# I finally got around to getting serious about recording.



## Manok (Aug 29, 2011)

This is a sample recording I did, and all I want to know is it good enough for a demo?


__
https://soundcloud.com/tyrion101%2Fslow-demo


----------



## Truckload (Feb 15, 2012)

I am no recording engineer, but the sound seems fairly good to me. There is a slightly muffled or dulled quality to the sound, which probably is related to the quality of the microphone. Perhaps high overtones are not being recorded.

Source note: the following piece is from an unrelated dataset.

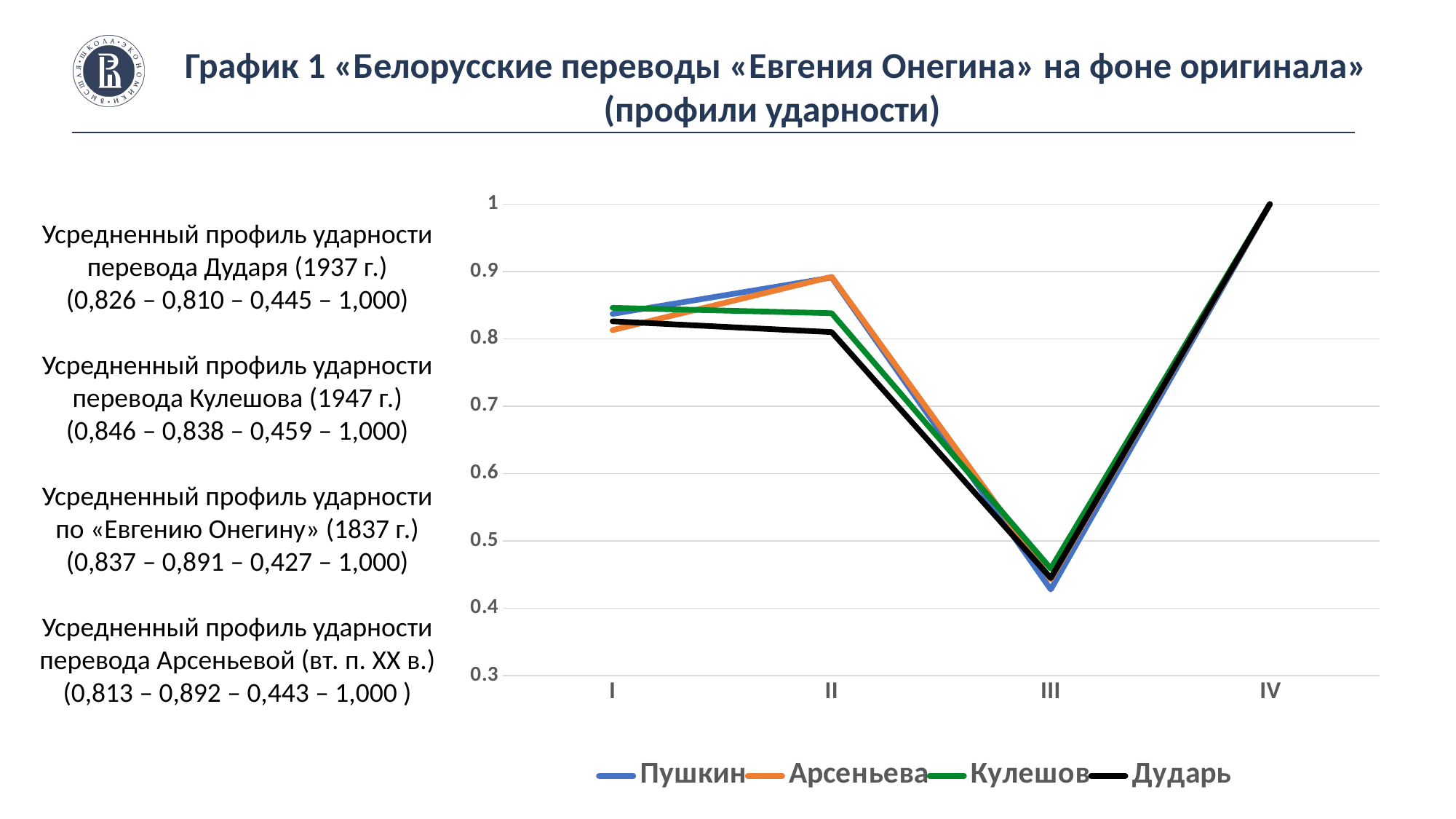
At which x-axis position do all series reach their highest value? IV How many points are there along the x axis? 4 Which series has the lowest value at position III? Пушкин What is the value for Арсеньева at position II? 0,892 Which is larger at position II: Пушкин or Дударь? Пушкин What is the difference between Кулешов and Пушкин at position III? 0,032 What is the value for Пушкин at position III? 0,427 At which x-axis position does the Кулешов series reach its lowest value? III Do the values fall or rise from position II to position III? fall What is the value for Дударь at position I? 0,826 How many series does the legend list? 4 What kind of chart is shown on the slide? line chart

One option for solo piano is to record a midi performance using a midi keyboard. Then you have your choice of hundreds of sampled pianos for playback. This solves lots of problems, like background noise, clarity in different registers, need for expensive microphones, and so forth.


----------



## Stirling (Nov 18, 2015)

Very good. Show us more when you think ready.


----------



## Manok (Aug 29, 2011)

Truckload said:


> I am no recording engineer, but the sound seems fairly good to me. There is a slightly muffled or dulled quality to the sound, which probably is related to the quality of the microphone. Perhaps high overtones are not being recorded.
> 
> One option for solo piano is to record a midi performance using a midi keyboard. Then you have your choice of hundreds of sampled pianos for playback. This solves lots of problems, like background noise, clarity in different registers, need for expensive microphones, and so forth.


I think it might be the post processing I did, I was trying to make the sound more mellow, I'm rather new to sound editing.


----------